Lantas, apa yang membuat Aladdin begitu diterima? Dan bagaimana tantangan film live action Disney di masa depan? Yuk, masuk ke pembahasannya.
Formula Penceritaan Ulang Disney dengan Isu Sosial yang Relevan
Satu hal yang pasti, Aladdin menunjukkan bahwa formula retelling the stories atau penceritaan ulang ala Disney masih berjalan cukup efektif. Ya, setidaknya sampai saat ini.
Alice in Wonderland garapan Tim Burton yang rilis di tahun 2010 silam menjadi awal dari deretan film live action hasil adaptasi animasi Disney di era modern. Hingga kemudian Maleficent (2014) dan Cinderella (2015) dirilis, kita pun tahu bahwa Disney mulai ambisius dalam menelurkan proyek live action hasil adaptasi animasinya, setidaknya 1 film tiap 1 tahun.

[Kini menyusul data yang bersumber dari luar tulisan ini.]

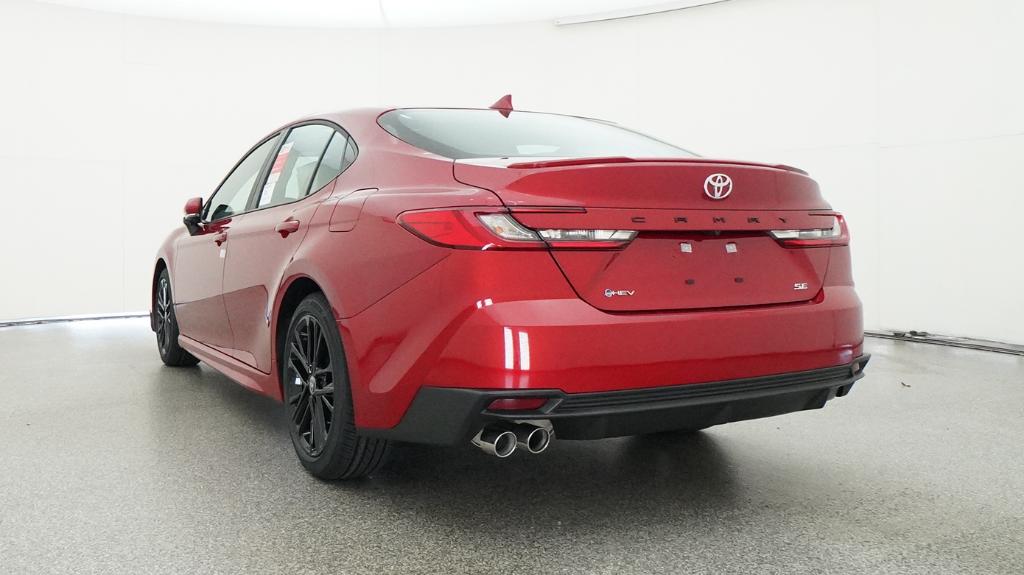 New 2026 Toyota Camry Sedan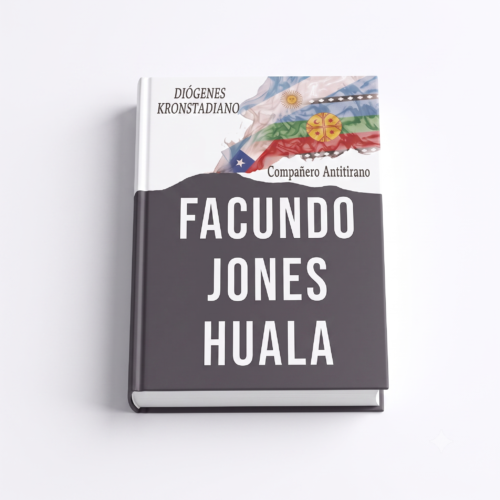 libro sobre facundo jones huala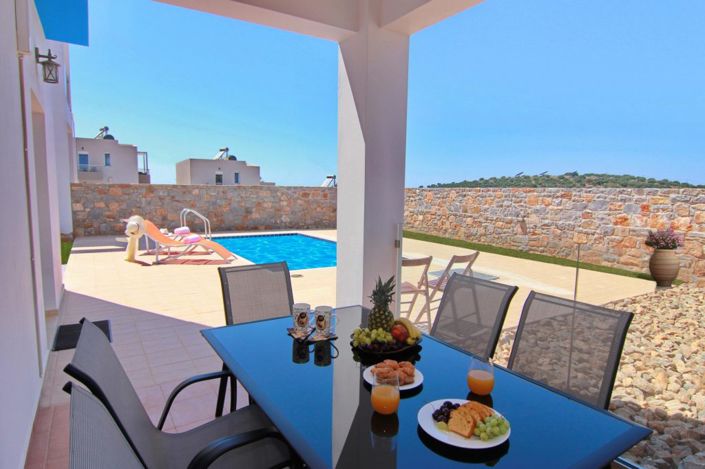 Image No.2-Villa de 3 chambres à vendre à Agios Nikolaos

Disney tak hanya menghadirkan kisah klasiknya begitu saja, namun juga ditambahi beberapa bumbu penguat kisah yang lebih baru sehingga versi live action ini bisa juga dibilang sebagai "revisi" atas kisah klasiknya yang mungkin tak sempat disajikan lebih mendalam kala itu.
Di film Cinderella, Lily James tak hanya sukses memerankan sosok Cinderella yang cantik dan menawan, namun juga menunjukkan sosok Cinderella sebagai wanita muda yang penuh integritas juga ambisi, dengan satu sisinya tetap memiliki kesabaran dan kerendahan hati.
Maleficent justru membuat kita empati pada karakter yang seharusnya tak layak mendapatkan empati. Dan disitulah kekuatan ceritanya, yang membuat kita melihat kisah klasik Disney dengan cukup berimbang dan manusiawi.
Aladdin pun demikian. Meskipun secara plot hampir sama dengan animasinya, namun Guy Ritchie berhasil memasukkan unsur baru yang lebih relevan khususnya pada penokohan putri Jasmine.